* Your task: Repeat the stretch of the TriStar thread from "http://www.tristararms.com/products/3-12-mag/overunder/" through "have been good.", switching "auto loaders" to "semi-autos".

* Text:
# TriStar Hunter Magnum, Over / Under, 12 Gauge



## mhammock (Nov 1, 2016)

has anyone had any experience with the TriStar Hunter Magnum, Over / Under, 12 Gauge or with OU turkey hunting at all? I like the idea of having two setups.

http://www.tristararms.com/products/3-12-mag/overunder/


----------



## WFL (Nov 1, 2016)

We had a few come in.  They had POA/POI problems. The auto loaders have been good.


----------



## mhammock (Nov 1, 2016)

really? any details? I am very interested in finding a good OU for turkey hunting.


----------



## WFL (Nov 2, 2016)

The thing with O/U you almost need to spend some money to get a good one.  Now that said the Yildiz has been a good low end O/U it just needs a recoil pad change to slow  the recoil down.  The Browning has been a good one but it getting up in the $$$.


----------



## Toddmann (Nov 20, 2016)

Here's my set up. Rem SPR310 20ga. Both barrels POA=POI. Set up to shoot lead #6 bottom barrel and HTL top barrel. Gun was $325 used and $20 for paint and stencil. I hear pretty good things about the  Yildiz O/U.


----------



## Steve Roberts (Nov 22, 2016)

This is a Savage Stevens 555 20 Ga. I shoot the old Remington Hevi Shot 7 1/2's in the bottom barrel, and tss #9 shot in the top barrel. The bottom barrel is spot on at 30 yards with the top barrel sighted in at 40 yards,and has a more open choke for close shots. The gun looks alot like the Yildiz O/U, and both are made in Turkey. I have a Tristar EX Hunter 16 Ga and the bottom barrel shoots 12" low at 30 yards with the top barrel sighted in at 40 yards.

* Dataset rows:
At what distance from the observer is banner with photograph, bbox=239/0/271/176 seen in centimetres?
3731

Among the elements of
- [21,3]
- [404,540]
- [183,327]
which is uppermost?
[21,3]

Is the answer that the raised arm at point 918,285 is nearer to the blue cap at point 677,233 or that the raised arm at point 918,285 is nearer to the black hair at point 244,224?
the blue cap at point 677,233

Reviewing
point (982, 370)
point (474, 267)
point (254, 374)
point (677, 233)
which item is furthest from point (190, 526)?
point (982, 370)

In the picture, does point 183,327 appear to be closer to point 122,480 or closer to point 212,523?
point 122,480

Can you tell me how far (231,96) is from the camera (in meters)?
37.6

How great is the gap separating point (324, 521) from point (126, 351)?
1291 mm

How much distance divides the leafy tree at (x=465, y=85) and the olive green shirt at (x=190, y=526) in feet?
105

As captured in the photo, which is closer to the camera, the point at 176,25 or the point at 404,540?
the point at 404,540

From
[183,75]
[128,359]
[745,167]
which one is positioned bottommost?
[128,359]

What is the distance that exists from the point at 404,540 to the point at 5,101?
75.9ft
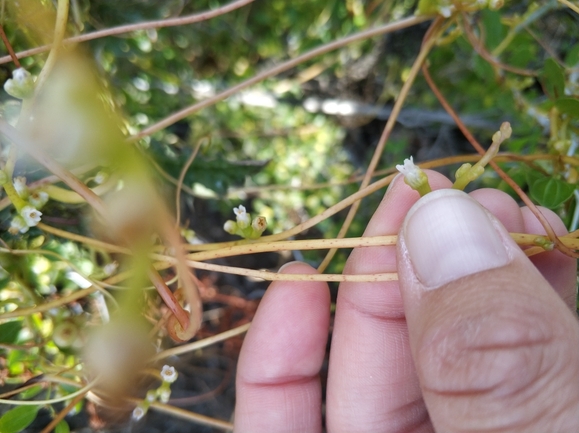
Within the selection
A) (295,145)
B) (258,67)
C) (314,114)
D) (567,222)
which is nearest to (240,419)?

* Expected output:
http://www.tristararms.com/products/3-12-mag/overunder/


----------



## WFL (Nov 1, 2016)

We had a few come in.  They had POA/POI problems. The semi-autos have been good.